EDINBURG — When The Monitor first reported that an Alamo Drafthouse would be built at Trenton Crossroads Plaza, George W. Bush was still in the White House and YouTube.com had just been founded.
Nearly a decade later, with a new name and face, the Cinemark Movie Bistro opens its first dinner theater location Friday.
It was 2005 when local brokers began conceptualizing an Alamo Drafthouse location in the Rio Grande Valley with an anticipated opening date in March 2007.
In July 2007, amid construction delays, owners moved the date to September. In October, construction was halted as unanticipated costs stalled the project and developers attempted to refinance. Soon after, the building went into foreclosure after the project’s developer, Paul Garza, had borrowed more than $10.2 million against the property, according to Monitor archives.
In 2010, a local attorney who had been making plans to purchase the property opted out of the deal, saying it wasn’t a wise financial decision for him at that point. The empty building languished another three years before any progress was made.
In January of this year, the property was sold to B-Y Properties, the owners of the entire Trenton Crossroads Plaza development. Cinemark leased the property. The theater chain, which operates more than 400 cinemas worldwide, decided to make the Rio Grande Valley a pilot location for their new concept: the Cinemark Movie Bistro.
Some plans for the building have remained the same as when Alamo Drafthouse was set to open: the six-screen theater and full-service restaurant are still in place. But Cinemark Movie Bistro’s marketing director, Bryan Jeffries, said some aspects will set the theater apart.

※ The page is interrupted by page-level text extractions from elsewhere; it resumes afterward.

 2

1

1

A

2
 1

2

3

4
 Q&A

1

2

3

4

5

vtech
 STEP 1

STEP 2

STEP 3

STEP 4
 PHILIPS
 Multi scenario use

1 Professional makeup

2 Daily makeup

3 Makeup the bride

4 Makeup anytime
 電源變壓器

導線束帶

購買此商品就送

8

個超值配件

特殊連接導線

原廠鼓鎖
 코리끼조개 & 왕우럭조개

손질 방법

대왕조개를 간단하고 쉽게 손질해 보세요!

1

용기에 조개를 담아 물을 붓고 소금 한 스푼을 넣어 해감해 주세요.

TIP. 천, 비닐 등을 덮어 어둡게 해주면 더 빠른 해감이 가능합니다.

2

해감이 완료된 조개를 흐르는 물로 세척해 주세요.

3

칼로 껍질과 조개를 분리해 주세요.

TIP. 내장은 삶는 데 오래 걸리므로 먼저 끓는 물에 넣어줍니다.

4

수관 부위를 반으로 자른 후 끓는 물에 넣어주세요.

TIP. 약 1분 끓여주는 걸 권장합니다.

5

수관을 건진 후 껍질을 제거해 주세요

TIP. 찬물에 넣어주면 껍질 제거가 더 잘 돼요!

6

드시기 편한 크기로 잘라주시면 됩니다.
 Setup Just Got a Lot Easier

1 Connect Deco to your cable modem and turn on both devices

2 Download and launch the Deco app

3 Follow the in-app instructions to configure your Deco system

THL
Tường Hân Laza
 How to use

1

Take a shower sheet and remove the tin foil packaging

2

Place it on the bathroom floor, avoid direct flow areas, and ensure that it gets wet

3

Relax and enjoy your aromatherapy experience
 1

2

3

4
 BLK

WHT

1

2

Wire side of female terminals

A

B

“One thing … from all the comments we’ve heard, is that our pricing is the same as if you went to a normal theater,” he said. “So you’re going to come in here and get these beautiful, comfortable, oversized seats. You’re going to get the food experience, you’re going to get reserved seating, and you’re not paying any different.”
In addition to traditional concessions like popcorn, candy and soda, moviegoers can purchase from a full menu including burgers, wraps, flatbreads, tacos and more. The location will also serve bottled and draft beers, wine, daiquiris and margaritas.
Patrons will walk up to the indoor box office, where they will purchase tickets and reserve their seats on a touch-screen device that allows them to choose their spot.
“We ask customers to arrive 30 minutes early,” marketing manager Jennifer Fredericks said. “That way, they have time to reserve their seats and purchase their food so it arrives before the film begins.”
Those who arrive just before the film can still purchase food and drinks; they’ll be given a silent buzzer that will alert them when their food is ready to be picked up in the lobby.
“That’s different than what some people are used to, depending on if you’ve been to a Studio Movie Grill or an Alamo Drafthouse,” Jeffries said. “They do something where during the movie you can call and ask for more food or more drinks and we always felt that once the movie starts, that’s the experience they should have, so we don’t want servers to come in and out.”
One of the local patrons who got a sneak peek of the theater, Magda Garcia, said she’d be loyal to the location based on fairly simple criteria.
“I’ll be coming here for those seats alone,” she said. “They are so soft and comfy — I feel like I’m sitting in my easy chair at home.”
Fredericks mentioned that part of the decision to commit to the Edinburg location for a pilot dine-in theater was that some of its “most loyal customers” were here. Jeffries added that the location was ideal in his mind because the Valley market is so family-oriented.
“So I’m excited that we’re kind of making this an opportunity for what is already the habit of the Rio Grande Valley customer, that we are providing a destination for a group of people that are already seeking all-inclusive entertainment,” he said.
“So in a way, we’re the answer to the question: What do you want to do tonight?”